A raw milk cheese is the opposite. The milk was never sterilized, so it still carries living cultures, and those cultures do the work. The rind is not the cheese failing. The rind is the cheese finishing. Affineurs spend their lives in cellars at twelve degrees coaxing exactly that bloom into being, because that living surface is where the flavor is made.

The rind is not the cheese failing. The rind is the cheese finishing.

How to eat the cheese rind

So, should you eat the rind? Almost always, yes. The method is two words long. You eat it. Yes, the grey bloom. The very part you were about to hack off and bin is precisely where the affineur stashed months of work. It is the same instinct that separates a tourist from someone who actually knows where to eat in Paris.

It was never just about cheese

Once the right reflex settles in, it is everywhere. The dry white coat on a good saucisson: same dusting, same flinch. The trembling jelly around a slice of pâté en croûte, which is not mold at all but trips the same alarm: something soft, something wobbling, something a little alive. What frightens people, once they have lost the habit, is the texture of the living. French cooking never stops handing you things that have not quite finished moving.

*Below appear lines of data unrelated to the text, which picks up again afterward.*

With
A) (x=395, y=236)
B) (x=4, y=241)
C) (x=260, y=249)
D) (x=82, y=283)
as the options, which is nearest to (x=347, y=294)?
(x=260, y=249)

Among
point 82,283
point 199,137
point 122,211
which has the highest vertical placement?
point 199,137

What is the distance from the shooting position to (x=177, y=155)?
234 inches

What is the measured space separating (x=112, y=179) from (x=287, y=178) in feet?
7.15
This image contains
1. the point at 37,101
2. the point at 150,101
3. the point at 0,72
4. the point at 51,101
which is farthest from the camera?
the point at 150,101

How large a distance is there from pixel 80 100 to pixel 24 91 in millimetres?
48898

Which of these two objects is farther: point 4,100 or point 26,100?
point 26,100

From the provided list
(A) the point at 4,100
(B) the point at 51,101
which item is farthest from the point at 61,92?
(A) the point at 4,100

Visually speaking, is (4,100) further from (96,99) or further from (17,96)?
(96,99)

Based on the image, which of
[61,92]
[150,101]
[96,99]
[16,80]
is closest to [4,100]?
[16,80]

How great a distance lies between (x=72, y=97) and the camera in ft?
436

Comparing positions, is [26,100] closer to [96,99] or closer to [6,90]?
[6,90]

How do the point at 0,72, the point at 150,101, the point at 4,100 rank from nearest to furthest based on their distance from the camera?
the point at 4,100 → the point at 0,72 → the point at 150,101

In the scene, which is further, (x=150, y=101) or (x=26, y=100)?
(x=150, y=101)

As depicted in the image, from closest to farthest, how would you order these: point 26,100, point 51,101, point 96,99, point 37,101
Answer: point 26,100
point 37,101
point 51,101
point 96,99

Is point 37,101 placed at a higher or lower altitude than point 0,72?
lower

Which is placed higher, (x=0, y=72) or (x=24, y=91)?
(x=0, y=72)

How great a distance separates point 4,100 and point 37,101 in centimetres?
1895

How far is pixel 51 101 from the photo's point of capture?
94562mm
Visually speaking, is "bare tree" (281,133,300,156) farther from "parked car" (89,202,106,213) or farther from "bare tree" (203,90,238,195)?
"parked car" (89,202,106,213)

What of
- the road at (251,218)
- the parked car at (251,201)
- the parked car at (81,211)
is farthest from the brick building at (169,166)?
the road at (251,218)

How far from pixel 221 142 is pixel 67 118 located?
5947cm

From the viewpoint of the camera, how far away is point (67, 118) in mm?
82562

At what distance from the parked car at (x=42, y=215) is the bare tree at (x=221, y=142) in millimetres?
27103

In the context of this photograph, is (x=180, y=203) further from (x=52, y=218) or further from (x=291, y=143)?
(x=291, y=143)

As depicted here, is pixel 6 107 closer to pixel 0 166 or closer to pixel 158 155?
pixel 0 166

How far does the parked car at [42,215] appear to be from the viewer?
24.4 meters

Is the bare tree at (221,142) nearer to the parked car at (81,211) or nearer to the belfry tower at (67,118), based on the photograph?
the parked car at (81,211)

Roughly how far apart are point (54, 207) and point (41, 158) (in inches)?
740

One day, in front of a slice of pâté en croûte, I watched a girl of nine do what her parents did not dare. While they eyed the jelly with polite suspicion, she took her piece, jelly and all, with that quiet courage children have. She tasted it, rolled her eyes, and blurted out, "whoa, this is good." And just like that, the parents were trapped. No backing out without looking like sheer cowards. So they tasted too, hands almost trembling, and discovered two things: that it was delicious, and that the jelly tasted of broth, the result of meticulous craftsmanship in balancing the recipe. All their preconceptions collapsed at once, thanks to their nine year old. We keep saying children are the pickiest eaters. It is often the reverse. They are the ones with that naive openness that turns out, in the end, to be the truest and most interesting of all.

What being Parisian really means

It is not an accent, a passport, or a veneer of good or bad manners. You can live here forty years and still recoil from the rind. You can land this morning and eat it whole by lunch. Being Parisian is a relationship with the living: letting a food breathe, bloom, tremble, and meeting it where it is. It is the same Paris you discover door by door on a good food tour of Le Marais.